Biography: Esther Wilson is a doctoral researcher at the University of York, funded by the Arts and Humanities Research Council through the White Rose Consortium of Arts and Humanities (WRoCAH). Working largely within the Institute for Public Understandings of the Past (IPUP), her research considers the impact of evolving digital technologies on the formation, circulation and public consumption of historical ideas and knowledge in contemporary societies. Building on previous research into history on-screen, Esther’s thesis utilises Hamilton: An American Musical as a lens through which to explore multimodal interactions involving ideas about the past across the digital public sphere. Paying attention to how this digital sphere operates with regard to existing historical frameworks, this research sits as part of her broader interests in remediation, commemoration and material cultures.

Paper 2: Medieval charms and experimenta: towards a digital analysis tool – Heather Taylor, University of Kent

Charms and experimenta – texts which represent ritual practices using words and/or efficacious ingredients such as herbs and stones to bring about desired results – are prolific in medieval manuscripts. However, frequently serving multiple purposes and replete with numerous motifs, narratives, and biblical allusions, they have defied categorisation and are recognised as particularly difficult to typologise.

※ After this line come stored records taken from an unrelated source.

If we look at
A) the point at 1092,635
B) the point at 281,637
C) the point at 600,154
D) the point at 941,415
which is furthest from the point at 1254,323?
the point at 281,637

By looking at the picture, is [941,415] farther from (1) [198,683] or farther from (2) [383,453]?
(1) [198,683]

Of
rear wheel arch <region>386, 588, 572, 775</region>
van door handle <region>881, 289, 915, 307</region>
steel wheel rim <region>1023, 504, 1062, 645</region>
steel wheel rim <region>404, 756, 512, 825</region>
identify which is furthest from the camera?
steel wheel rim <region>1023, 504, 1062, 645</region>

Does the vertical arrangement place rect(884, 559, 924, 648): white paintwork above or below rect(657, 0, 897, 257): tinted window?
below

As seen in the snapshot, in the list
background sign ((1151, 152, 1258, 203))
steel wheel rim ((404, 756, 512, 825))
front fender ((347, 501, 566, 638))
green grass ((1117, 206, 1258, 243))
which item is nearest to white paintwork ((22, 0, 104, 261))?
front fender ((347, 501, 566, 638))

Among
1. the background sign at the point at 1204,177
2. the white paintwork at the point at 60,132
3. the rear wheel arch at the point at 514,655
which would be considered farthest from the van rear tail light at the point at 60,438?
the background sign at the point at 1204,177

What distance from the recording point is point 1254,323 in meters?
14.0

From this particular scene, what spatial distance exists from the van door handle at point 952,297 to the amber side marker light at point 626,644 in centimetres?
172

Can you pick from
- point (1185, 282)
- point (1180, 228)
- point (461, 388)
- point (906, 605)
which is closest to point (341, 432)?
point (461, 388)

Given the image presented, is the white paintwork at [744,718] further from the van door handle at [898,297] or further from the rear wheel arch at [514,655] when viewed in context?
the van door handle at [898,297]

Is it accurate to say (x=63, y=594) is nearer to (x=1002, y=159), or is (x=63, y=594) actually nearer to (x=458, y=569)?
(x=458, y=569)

This paper will explore ways of using digital humanities techniques to apply analysis to such a diverse and complex dataset. It will present the initial results from using a prototype relational database using SQL Server technology to analyse 350 texts of charms and experimenta transcribed from medieval manuscripts. Through an exploration of this work in progress, it will consider the potential of such technology to provide new perspectives on medieval texts, including methods for making quantifiable comparisons between texts, even between those in different languages, and new approaches to categorisation which are fluid rather than static.

Biography: Heather Taylor is a final year PhD candidate in the Centre for Medieval and Early Modern Studies at the University of Kent. Her research, funded by a Vice Chancellor’s scholarship, examines ‘non-medical’ charms and experimenta in late-medieval manuscripts, with particular focus on those which seek to control aspects of social relations. Her research explores what these reveal about the prominent concerns of the period and how they resonate with our broader understanding of social attitudes and anxieties in the Middle Ages.

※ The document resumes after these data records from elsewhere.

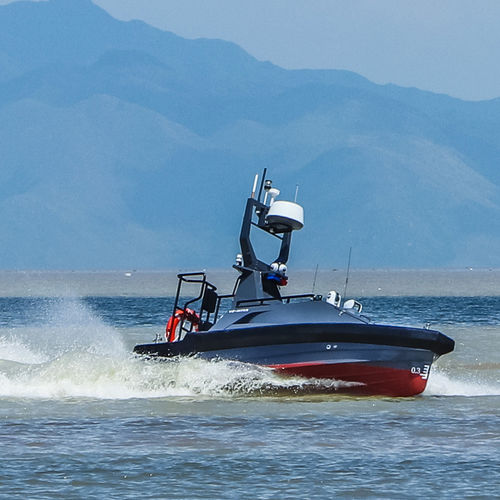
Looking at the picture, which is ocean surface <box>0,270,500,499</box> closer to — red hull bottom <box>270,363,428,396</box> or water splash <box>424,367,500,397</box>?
water splash <box>424,367,500,397</box>

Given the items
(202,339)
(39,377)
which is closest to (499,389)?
A: (202,339)

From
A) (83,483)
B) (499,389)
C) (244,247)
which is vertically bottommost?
(83,483)

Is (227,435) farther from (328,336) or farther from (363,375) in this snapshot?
(363,375)

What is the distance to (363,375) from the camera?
17750 mm

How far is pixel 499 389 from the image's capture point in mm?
20281

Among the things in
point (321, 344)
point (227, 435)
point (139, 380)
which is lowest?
point (227, 435)

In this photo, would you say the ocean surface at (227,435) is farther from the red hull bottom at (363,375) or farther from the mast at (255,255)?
the mast at (255,255)

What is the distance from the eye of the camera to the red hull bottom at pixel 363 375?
57.9 ft

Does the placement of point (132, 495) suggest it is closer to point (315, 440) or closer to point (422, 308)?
point (315, 440)

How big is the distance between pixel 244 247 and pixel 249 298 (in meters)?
0.88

Paper 3: Digital Cartograph(ies) of Protest : Rhythms of Violent and Non-Violent Demonstrations in Revolutionary Paris, Summer 1792 – Leon Hughes, Trinity College Dublin

Using GIS methodologies, this study maps the 81 incidents of violent and non-violent demonstrations between June 1 and September 6, 1792 identified by Micah Alpaugh (2014). It asks how French Revolutionary protests used urban space, and the rhythmanalysis of this spatial negotiation. This study concludes that demonstrations arose in three asymmetric waves across the 99 days as spatio-temporal crescendos beginning in Faubourg localities, reaching pan-Parisian proportions concentrated around political centralities (the National Assembly, Tuileries Palace and Palais Royale) before de-escalating back into localities.

GIS methodologies hold potential for histories of experience/emotion for, in seeking to move past previous dominant logocentrism, it contends that by mapping revolutionary “events” one can begin to reconstruct the palimpsestic urban emotional/experience of bodies-in-space. This paper would also consider some of problems with GIS methodologies, as well as their potential as a dynamic quantitative methodology across historical disciplines.

Biography: Leon Hughes is a PhD student at Trinity College Dublin researching the emotional experiences of carcerality during the French Revolution. He is also interested in histories of nonhuman-human relationships, with specific focus on Arbres de la Liberté, as well as developing GIS digital methodologies.